Eran las ocho cuando desembarcamos. Paseamos unos momentos por la orilla disfrutando del crepúsculo y luego nos dirigimos a la posada, desde donde contemplamos la hermosa vista del lago, bosques y montañas, que, envueltas en la oscuridad, aún mostraban sus negros perfiles.

El viento, que casi había cesado por el sur, se levantó ahora con gran violencia desde el oeste. La luna, alcanzado su cenit, empezaba a descender; ante ella, las nubes corrían, más veloces que el vuelo de los buitres, y nublaban sus rayos; en las aguas del lago se reflejaba el atareado firmamento, de manera aún más bulliciosa, pues las olas empezaban a crisparse. De pronto cayó una fuerte tormenta de agua.

Yo había permanecido tranquilo a lo largo de todo el día, pero, en cuanto la noche difuminó la forma de las cosas, me asaltaron mil temores. Alerta y lleno de ansiedad, empuñaba con la mano derecha una pistola que llevaba escondida en el pecho; el más leve ruido me aterrorizaba; pero decidí que iba a vender cara mi vida y que no abandonaría la lucha que se avecinaba hasta que o mi adversario o yo cayéramos.

Elizabeth observó mi agitación en silencio durante algún tiempo. Por fin dijo:

––¿Qué te intranquiliza, mi querido Víctor? ¿Qué es lo que tanto temes?

––Paciencia, querida mía, paciencia  ––le respondí––. Pasada esta noche, el peligro habrá acabado. Pero esta noche es terrible, muy terrible.

Transcurrió una hora en esta inquietud; de pronto, pensé en lo espantoso que le resultaría a mi esposa el combate que esperaba de un momento a otro. Le rogué que se acostara, dispuesto a no reunirme con ella en tanto no conociera las intenciones de mi enemigo.

Me quedé solo, y continué durante algún tiempo paseando por los pasillos de la casa y examinando cada rincón que pudiera servirle de escondrijo a mi adversario.

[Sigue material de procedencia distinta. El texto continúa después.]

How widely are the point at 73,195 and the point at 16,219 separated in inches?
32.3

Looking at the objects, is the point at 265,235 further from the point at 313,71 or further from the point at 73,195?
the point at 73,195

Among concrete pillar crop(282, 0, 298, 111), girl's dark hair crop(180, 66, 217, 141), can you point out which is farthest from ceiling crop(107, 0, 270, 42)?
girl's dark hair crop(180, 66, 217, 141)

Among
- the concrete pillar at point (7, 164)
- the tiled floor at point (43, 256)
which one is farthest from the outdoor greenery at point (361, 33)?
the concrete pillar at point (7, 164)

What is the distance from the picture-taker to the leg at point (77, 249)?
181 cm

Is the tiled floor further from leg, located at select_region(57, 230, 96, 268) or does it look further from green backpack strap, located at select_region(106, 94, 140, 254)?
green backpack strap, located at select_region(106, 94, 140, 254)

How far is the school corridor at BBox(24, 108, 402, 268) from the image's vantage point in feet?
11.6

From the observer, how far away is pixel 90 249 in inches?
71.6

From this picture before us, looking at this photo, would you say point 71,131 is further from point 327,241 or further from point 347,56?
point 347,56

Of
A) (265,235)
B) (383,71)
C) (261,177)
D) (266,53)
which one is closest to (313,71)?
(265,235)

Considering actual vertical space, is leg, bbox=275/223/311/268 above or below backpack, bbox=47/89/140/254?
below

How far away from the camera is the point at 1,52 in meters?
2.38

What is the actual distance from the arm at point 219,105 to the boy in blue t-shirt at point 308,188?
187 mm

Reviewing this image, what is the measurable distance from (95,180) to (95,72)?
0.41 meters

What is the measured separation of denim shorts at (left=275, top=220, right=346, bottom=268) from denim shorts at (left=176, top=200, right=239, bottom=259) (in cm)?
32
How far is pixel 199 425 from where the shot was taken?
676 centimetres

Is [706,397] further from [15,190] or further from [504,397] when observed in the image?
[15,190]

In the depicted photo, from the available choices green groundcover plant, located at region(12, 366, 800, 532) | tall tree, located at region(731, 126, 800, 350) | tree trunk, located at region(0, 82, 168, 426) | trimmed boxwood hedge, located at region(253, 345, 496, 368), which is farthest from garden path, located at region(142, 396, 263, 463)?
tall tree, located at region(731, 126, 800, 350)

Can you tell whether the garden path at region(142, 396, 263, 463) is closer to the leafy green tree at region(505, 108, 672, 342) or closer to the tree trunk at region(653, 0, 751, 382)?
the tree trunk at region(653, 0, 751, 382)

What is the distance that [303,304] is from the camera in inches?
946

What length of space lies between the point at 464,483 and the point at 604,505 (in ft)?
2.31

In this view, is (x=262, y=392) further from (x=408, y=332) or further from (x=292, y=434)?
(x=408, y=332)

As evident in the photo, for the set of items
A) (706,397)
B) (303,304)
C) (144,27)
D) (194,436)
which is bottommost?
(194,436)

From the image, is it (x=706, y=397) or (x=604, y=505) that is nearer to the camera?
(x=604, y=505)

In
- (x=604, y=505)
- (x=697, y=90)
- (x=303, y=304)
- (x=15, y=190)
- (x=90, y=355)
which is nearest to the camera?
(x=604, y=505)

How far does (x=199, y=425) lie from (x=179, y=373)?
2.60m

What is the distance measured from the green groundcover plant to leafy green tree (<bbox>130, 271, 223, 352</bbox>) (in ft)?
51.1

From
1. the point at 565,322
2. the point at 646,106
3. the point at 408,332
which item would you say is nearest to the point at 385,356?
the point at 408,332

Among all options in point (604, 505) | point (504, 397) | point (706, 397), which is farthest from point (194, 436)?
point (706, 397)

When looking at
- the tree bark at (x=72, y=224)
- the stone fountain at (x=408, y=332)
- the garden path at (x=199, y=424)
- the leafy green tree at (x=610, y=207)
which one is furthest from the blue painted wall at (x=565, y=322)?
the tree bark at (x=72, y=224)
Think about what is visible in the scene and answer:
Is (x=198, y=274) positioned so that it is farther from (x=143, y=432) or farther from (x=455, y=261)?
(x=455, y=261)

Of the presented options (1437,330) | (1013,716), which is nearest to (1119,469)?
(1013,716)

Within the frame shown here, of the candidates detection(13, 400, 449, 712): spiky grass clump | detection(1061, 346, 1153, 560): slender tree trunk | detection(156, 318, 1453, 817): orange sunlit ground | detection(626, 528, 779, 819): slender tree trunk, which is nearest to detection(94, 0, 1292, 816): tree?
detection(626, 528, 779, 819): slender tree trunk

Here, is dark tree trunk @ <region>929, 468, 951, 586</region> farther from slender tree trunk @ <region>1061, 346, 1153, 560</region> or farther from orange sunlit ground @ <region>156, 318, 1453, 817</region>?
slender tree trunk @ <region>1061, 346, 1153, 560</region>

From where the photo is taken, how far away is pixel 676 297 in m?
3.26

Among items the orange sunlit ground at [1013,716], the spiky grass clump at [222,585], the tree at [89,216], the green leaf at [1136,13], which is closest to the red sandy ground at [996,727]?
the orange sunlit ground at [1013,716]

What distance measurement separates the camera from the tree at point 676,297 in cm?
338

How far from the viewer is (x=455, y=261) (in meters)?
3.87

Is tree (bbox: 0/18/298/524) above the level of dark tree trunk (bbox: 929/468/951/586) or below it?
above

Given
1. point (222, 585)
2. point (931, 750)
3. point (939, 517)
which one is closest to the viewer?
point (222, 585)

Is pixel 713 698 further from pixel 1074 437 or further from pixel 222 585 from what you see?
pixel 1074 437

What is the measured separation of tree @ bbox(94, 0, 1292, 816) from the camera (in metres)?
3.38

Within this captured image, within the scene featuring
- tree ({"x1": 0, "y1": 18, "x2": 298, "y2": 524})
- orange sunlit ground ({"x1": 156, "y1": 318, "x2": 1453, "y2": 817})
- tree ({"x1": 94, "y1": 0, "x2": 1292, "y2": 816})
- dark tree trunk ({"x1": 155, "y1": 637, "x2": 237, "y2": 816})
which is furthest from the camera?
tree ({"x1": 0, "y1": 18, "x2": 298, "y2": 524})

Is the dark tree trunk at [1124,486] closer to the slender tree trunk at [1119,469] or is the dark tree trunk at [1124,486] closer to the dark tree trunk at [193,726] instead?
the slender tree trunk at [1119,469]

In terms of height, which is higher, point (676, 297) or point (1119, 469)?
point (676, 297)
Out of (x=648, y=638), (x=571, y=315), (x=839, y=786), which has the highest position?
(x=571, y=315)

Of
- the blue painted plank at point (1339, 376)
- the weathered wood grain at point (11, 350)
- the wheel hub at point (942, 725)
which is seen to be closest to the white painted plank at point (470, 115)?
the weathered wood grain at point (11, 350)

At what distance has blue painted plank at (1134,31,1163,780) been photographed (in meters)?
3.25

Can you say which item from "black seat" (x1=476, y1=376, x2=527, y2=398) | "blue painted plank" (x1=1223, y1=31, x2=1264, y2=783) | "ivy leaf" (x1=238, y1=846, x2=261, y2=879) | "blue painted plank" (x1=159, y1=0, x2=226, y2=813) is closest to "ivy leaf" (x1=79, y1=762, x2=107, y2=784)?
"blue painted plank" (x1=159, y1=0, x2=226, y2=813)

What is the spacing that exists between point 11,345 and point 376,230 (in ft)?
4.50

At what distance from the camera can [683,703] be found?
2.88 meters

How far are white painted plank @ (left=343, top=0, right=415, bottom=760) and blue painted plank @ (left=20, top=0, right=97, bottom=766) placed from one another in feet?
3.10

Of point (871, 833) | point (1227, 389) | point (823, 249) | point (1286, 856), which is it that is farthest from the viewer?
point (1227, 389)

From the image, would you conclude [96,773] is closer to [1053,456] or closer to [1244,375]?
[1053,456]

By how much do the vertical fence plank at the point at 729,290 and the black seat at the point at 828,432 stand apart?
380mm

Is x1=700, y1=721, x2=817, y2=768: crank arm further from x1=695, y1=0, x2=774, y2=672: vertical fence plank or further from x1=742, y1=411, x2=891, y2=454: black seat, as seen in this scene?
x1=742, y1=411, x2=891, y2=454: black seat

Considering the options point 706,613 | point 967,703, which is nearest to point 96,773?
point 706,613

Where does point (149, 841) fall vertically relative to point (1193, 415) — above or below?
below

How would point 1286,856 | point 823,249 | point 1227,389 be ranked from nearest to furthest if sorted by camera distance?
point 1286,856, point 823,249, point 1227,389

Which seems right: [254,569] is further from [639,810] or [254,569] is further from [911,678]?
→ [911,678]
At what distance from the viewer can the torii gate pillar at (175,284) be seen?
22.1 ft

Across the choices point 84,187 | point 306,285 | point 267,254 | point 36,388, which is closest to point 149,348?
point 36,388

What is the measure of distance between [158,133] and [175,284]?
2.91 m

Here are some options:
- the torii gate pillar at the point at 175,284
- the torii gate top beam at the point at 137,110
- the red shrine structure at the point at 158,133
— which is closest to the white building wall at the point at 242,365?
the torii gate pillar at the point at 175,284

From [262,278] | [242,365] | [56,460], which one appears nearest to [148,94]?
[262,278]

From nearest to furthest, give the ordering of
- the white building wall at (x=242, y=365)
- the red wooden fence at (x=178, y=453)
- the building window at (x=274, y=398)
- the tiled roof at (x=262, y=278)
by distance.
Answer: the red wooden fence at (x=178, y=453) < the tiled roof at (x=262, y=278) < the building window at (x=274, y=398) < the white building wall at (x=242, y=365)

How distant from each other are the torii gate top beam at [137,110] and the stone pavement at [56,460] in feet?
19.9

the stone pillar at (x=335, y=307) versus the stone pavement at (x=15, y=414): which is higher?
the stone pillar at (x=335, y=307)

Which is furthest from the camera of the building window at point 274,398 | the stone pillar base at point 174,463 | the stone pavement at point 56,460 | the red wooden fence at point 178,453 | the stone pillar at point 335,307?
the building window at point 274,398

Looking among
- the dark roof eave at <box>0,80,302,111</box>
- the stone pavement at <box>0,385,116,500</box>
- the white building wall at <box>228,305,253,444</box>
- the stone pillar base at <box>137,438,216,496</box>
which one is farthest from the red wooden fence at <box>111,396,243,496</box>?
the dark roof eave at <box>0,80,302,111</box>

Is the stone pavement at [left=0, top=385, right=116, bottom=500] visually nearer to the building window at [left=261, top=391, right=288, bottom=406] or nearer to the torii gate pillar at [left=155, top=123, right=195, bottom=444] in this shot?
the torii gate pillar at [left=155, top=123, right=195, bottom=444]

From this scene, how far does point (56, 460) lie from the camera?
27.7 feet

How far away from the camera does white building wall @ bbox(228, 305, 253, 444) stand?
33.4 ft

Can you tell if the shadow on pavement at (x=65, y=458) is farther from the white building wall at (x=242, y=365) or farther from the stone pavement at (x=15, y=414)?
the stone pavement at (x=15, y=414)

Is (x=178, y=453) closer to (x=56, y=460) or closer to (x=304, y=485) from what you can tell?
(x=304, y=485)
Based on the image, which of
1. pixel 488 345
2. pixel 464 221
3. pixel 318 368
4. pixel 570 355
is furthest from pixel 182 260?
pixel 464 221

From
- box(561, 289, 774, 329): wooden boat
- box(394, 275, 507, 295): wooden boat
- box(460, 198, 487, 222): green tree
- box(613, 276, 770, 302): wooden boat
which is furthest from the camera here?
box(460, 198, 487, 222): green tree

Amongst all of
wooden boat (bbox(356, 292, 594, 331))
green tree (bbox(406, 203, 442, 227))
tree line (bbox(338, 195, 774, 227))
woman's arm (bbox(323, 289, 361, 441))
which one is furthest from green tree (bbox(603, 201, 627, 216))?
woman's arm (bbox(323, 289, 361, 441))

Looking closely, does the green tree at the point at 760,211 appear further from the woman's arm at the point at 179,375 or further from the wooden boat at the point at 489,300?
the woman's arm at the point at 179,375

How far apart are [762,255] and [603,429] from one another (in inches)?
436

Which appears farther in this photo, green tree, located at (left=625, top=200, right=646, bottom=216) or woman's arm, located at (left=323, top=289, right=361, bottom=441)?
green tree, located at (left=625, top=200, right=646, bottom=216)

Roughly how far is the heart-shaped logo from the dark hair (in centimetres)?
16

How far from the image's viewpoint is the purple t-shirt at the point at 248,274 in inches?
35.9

Pero no descubrí rastro alguno de él; y empezaba a pensar que alguna providencial casualidad habría intervenido para impedirle llevar a cabo su amenaza, cuando oí un grito agudo y estremecedor. Venía de la habitación donde descansaba Elizabeth. Al oírlo comprendí la estremecedora verdad, y me quedé paralizado; noté cómo la sangre me corría por las venas y me ardía en las puntas de los dedos. Un instante después escuché un nuevo grito y corrí hacia la alcoba.

¡Dios mío!, ¿cómo no morí entonces? ¿Por qué me hallo aquí narrando la destrucción de mi mayor esperanza, y la muerte de la más pura criatura? Estaba tendida en el lecho, inánime, la cabeza ladeada, las facciones pálidas y convulsas, semiocultas por el cabello. Doquiera que vaya veo la misma imagen: los brazos exangües y el cuerpo lacio, tirado sobre el tálamo nupcial por su asesino. ¿Cómo pude ver esto y seguir viviendo? ¡Cuán tenaz es la vida, y cómo se aferra a quienes más la desprecian! En un instante perdí el conocimiento, y caí al suelo.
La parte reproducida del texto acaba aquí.